Saturday, Mar 06, 2010

Hows about VAT on Property Instead

Telegraph: Shoppers could face VAT on food

Well if they are considering this hows about VAT on houses, we could start with newly built ones and BTL landlords and then move onto 2nd hand houses whilst at the same time getting rid of stamp duty. Commercial property should also be included with an appropriate write-off period, say 10 years.

Posted by enuii @ 09:48 PM (641 views) Add Comment

5 Comments

1. chrisch said...

VAT is levied on new build housing.

Saturday, March 6, 2010 10:59PM Report Comment
 

2. stillthinking said...

We already pay tax on food. Where do people imagine the farmers income tax, fuel duty, etc comes from? Taxes are embedded in prices. UK high taxation is embedded everywhere. Idiot boy Darling just increased NI employer contributions, does this make exported goods cheaper or more expensive....
We are on the wrong side of the Laffer curve in every aspect of life which is probably why so many people think we are in an unavoidable debt death spiral.

Sunday, March 7, 2010 11:39AM Report Comment
 

3. iguana said...

enuii,
There is VAT on all building as I recall, it is at the zero rate on new domestic? and at the full rate on commercial. The rub comes when a domestic new build is not sold as new, but rented out- the 'input tax' then has to be paid back. Lots of developers are clobbered by this.

Sunday, March 7, 2010 12:32PM Report Comment
 

4. mark wadsworth said...

1. New residential buildings are zero rated when sold, which means that the developer does not charge VAT on the selling price, but can reclaim all the VAT he has paid his own suppliers ('input VAT'). Other EU countries make the developer charge VAT on new builds, so all that happens is the price he pays for land goes down (he cannot just increase his price by the VAT amount because then people would just buy 'second hand' properties).

2. New residential buildings are exempt if the developer rents them out. That means he does not have to charge VAT on rents but cannot reclaim his input VAT.

3. Commercial construction is, by and large, VAT-able in the ordinary way.

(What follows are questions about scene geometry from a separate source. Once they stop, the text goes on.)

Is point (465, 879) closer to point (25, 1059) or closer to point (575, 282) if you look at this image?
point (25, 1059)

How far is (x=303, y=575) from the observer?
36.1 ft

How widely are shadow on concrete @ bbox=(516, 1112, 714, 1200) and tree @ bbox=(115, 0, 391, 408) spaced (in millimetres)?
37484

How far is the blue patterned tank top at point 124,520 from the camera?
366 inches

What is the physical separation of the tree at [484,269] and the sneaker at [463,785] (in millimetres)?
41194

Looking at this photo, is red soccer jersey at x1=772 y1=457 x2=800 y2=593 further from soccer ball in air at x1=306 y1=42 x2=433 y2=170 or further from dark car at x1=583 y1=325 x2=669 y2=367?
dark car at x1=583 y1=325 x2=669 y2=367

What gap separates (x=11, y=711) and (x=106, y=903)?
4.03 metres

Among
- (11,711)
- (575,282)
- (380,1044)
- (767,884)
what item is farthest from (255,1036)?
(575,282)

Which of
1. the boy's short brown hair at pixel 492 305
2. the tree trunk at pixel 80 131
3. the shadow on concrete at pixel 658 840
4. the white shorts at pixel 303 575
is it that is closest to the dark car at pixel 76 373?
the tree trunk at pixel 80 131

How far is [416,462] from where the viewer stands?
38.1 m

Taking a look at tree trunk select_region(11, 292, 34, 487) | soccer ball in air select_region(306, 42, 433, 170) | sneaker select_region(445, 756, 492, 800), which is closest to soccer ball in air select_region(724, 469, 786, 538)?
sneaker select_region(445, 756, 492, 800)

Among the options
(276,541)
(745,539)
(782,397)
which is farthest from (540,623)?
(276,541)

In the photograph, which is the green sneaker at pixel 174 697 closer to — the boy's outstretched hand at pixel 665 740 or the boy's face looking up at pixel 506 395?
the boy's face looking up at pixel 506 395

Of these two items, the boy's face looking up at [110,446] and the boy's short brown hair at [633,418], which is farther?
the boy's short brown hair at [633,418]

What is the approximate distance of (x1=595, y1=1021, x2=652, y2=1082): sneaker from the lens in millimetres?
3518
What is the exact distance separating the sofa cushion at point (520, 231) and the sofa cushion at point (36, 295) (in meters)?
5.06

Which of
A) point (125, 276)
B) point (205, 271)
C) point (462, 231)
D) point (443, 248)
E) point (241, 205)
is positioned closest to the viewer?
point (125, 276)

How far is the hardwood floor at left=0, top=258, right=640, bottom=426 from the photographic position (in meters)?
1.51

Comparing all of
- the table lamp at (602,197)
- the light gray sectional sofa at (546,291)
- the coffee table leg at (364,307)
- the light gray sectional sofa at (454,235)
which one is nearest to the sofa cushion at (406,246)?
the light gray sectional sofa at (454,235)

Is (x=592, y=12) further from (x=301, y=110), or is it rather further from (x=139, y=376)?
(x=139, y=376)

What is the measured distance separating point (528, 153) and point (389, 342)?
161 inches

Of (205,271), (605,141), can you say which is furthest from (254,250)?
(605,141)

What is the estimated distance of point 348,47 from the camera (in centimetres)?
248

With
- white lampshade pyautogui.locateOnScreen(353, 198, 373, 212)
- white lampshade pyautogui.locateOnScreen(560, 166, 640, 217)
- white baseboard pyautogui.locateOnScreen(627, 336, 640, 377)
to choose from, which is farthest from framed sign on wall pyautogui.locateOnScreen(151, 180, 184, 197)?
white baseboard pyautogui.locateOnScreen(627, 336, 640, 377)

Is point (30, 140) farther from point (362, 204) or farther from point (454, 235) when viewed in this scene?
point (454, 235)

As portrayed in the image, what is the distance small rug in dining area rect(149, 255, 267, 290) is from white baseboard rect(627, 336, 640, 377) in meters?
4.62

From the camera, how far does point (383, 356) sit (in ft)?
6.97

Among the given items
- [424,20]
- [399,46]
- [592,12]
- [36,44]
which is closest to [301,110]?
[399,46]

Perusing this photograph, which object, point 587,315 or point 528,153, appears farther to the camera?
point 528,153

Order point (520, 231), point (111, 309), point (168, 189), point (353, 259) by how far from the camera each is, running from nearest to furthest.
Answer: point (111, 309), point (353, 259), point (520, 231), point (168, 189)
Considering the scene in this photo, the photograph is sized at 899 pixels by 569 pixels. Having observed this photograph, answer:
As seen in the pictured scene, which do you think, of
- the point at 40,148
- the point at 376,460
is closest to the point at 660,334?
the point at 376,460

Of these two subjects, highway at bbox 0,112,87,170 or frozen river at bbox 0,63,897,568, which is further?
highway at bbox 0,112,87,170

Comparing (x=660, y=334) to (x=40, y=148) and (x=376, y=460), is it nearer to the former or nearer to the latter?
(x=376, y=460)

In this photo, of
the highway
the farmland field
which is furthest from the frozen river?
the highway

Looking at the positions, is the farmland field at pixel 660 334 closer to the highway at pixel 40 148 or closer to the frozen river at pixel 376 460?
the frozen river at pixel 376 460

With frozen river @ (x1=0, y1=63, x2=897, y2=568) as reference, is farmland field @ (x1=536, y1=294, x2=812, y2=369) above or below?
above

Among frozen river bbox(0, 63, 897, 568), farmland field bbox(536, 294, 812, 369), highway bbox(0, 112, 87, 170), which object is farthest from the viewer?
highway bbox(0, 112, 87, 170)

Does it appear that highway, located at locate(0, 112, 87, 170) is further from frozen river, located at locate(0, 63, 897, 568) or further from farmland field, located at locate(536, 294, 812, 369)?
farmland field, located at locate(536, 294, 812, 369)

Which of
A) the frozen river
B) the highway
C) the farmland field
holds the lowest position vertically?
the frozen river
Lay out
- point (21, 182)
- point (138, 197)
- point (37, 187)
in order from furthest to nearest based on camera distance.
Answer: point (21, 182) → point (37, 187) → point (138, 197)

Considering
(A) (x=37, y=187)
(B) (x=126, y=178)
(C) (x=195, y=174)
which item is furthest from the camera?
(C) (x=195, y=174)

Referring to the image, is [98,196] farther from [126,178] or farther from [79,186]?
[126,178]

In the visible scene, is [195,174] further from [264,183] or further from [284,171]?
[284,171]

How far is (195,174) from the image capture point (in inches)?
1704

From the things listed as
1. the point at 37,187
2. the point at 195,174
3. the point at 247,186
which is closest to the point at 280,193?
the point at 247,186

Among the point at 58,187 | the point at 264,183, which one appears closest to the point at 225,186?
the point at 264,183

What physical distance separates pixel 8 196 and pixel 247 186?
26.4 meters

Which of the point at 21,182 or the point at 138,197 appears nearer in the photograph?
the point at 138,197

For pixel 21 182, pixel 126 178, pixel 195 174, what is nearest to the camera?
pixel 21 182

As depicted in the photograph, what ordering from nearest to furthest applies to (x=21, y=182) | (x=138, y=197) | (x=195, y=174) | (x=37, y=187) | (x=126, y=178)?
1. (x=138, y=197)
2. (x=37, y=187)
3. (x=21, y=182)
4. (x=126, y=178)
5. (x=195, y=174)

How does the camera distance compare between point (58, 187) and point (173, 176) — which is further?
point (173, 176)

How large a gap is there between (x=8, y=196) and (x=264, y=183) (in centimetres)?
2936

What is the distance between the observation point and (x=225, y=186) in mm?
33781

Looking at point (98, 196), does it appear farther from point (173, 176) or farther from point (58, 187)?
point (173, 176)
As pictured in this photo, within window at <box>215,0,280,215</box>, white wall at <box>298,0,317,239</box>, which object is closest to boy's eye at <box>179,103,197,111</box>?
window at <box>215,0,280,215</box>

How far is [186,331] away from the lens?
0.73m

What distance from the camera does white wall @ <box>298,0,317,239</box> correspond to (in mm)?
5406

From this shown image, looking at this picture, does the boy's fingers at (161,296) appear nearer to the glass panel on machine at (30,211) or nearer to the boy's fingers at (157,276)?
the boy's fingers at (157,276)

4. There are then tens of thousands of stupid exemptions to cloud the picture.

But we know for a fact that the Home-Owner-ists would prefer higher VAT on food to higher tax on properties. They don't care if today's FTBs are reduced to eating baked beans from the tin, as long as they are borrowing at least five times their income to buy a house.

Sunday, March 7, 2010 12:46PM Report Comment
 

5. enuii said...

Damn, knew it would end up complicated!